(Spatial reasoning question data)
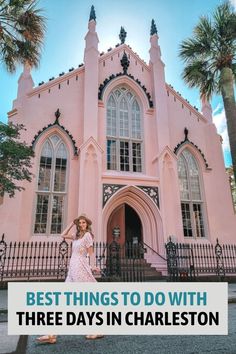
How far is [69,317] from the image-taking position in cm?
329

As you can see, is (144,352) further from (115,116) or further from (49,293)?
(115,116)

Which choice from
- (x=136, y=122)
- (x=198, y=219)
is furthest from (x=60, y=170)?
(x=198, y=219)

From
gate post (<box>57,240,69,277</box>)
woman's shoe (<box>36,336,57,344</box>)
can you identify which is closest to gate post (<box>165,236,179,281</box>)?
gate post (<box>57,240,69,277</box>)

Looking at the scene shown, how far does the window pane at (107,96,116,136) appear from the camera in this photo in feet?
50.0

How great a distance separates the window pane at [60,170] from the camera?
527 inches

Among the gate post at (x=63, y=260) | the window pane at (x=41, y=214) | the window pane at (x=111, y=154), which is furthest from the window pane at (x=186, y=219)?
the window pane at (x=41, y=214)

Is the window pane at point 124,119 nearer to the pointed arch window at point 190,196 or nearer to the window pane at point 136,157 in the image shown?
the window pane at point 136,157

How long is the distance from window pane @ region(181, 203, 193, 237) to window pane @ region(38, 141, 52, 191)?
25.9 feet

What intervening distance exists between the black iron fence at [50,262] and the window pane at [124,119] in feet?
22.6

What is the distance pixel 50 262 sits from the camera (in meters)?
10.9

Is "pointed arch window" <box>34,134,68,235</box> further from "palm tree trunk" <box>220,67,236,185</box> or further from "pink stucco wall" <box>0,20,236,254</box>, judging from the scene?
"palm tree trunk" <box>220,67,236,185</box>

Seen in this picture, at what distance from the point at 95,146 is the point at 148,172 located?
352cm

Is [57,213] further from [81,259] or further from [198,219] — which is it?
[81,259]

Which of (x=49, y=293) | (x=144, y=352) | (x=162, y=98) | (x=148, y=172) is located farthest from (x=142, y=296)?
(x=162, y=98)
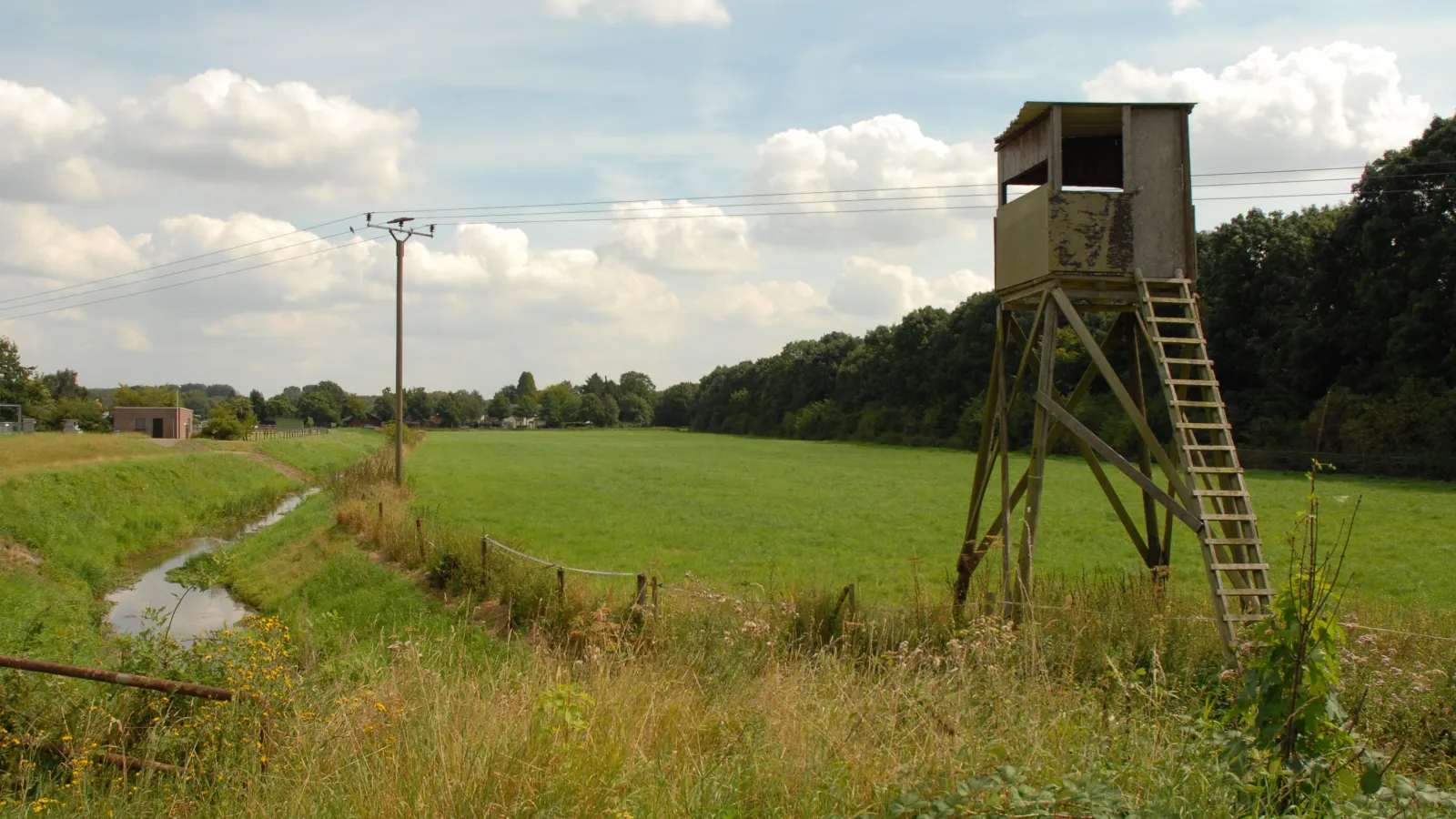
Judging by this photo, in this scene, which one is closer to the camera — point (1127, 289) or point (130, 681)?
point (130, 681)

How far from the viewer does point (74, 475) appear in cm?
3322

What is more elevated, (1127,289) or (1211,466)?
(1127,289)

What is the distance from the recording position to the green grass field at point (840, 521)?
69.5 feet

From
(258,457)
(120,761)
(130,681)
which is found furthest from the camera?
(258,457)

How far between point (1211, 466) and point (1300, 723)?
7486 millimetres

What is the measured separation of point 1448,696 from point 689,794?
5.69m

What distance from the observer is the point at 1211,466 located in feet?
37.0

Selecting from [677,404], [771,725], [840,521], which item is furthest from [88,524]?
[677,404]

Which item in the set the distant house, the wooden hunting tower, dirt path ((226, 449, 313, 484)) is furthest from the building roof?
the distant house

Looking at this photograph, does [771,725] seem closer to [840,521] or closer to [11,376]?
[840,521]

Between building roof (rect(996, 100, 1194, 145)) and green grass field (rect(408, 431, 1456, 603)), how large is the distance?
18.7ft

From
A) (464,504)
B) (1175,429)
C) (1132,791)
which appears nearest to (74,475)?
(464,504)

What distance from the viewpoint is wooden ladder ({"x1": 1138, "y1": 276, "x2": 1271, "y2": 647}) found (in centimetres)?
946

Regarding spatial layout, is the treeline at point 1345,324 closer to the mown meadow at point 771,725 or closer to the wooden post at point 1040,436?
the wooden post at point 1040,436
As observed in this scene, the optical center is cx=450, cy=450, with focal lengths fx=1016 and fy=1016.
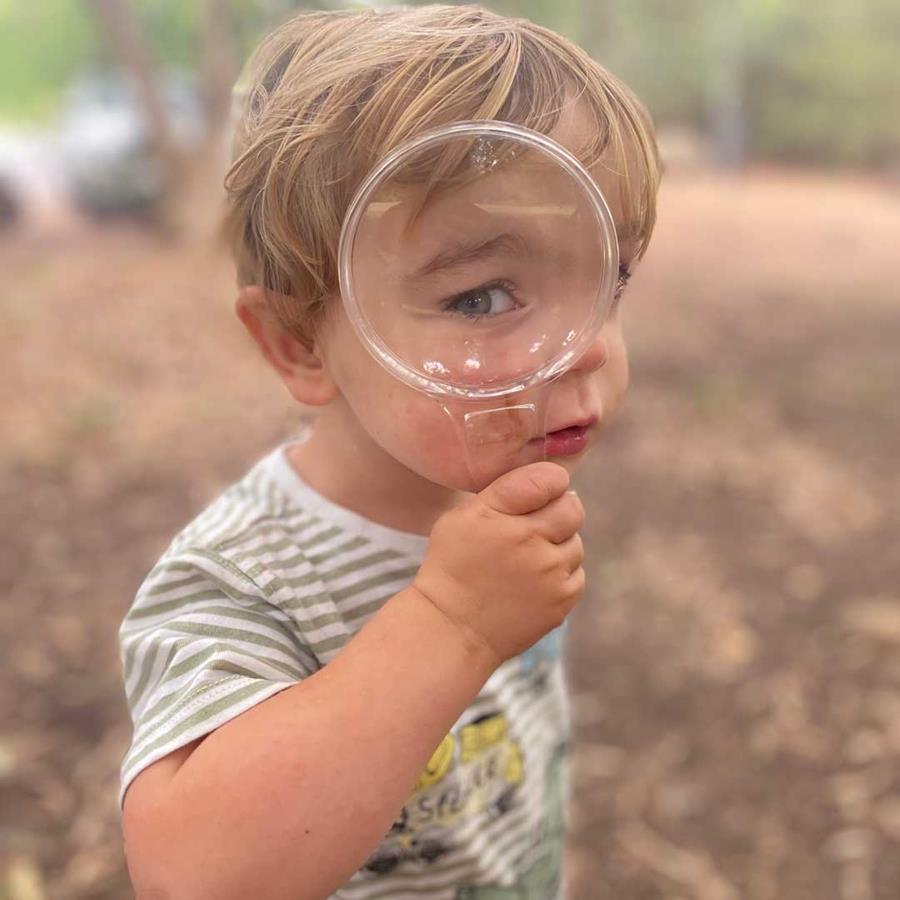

### WHAT YOU HAVE TO DO
Tally the lines in the records above that contain the string "Looking", matching case exactly, and reply with only the number.

### WRITTEN ANSWER
2